# Entries taken from a collection

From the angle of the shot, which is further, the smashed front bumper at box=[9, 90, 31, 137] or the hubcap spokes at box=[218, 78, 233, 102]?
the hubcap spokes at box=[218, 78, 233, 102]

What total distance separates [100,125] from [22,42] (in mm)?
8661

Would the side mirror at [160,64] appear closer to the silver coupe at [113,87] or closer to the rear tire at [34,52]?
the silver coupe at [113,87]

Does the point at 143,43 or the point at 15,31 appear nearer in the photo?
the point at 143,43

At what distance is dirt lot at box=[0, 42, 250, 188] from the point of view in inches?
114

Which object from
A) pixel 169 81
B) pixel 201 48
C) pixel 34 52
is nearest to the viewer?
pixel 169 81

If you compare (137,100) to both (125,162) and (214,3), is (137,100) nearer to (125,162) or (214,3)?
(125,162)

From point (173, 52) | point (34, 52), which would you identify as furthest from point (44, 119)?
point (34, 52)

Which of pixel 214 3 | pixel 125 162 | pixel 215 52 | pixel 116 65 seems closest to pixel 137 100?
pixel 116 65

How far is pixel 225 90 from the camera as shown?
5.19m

# Directive
Only the lines from the one containing "Would the side" through the end of the entries above belong in the answer; repeat them exactly.

# Task response
Would the side mirror at [160,64] appear closer to the silver coupe at [113,87] or closer to the rear tire at [34,52]?
the silver coupe at [113,87]

Does the point at 143,43 or the point at 15,31 appear nearer in the photo?
the point at 143,43

At what distance is dirt lot at box=[0, 42, 250, 188] from the point of view in inches?
114

Which object from
A) pixel 169 81
B) pixel 201 48
C) pixel 34 52
is nearest to the viewer?
pixel 169 81

If you compare (137,100) to both (125,162) and (214,3), is (137,100) nearer to (125,162) or (214,3)?
(125,162)

From point (173, 52) | point (34, 52), which would you identify as furthest from point (44, 119)?
point (34, 52)

Which of pixel 214 3 | pixel 125 162 | pixel 215 52 | pixel 116 65 seems closest to pixel 137 100?
pixel 116 65

How far is pixel 225 90 from the camera as shown?
5.19m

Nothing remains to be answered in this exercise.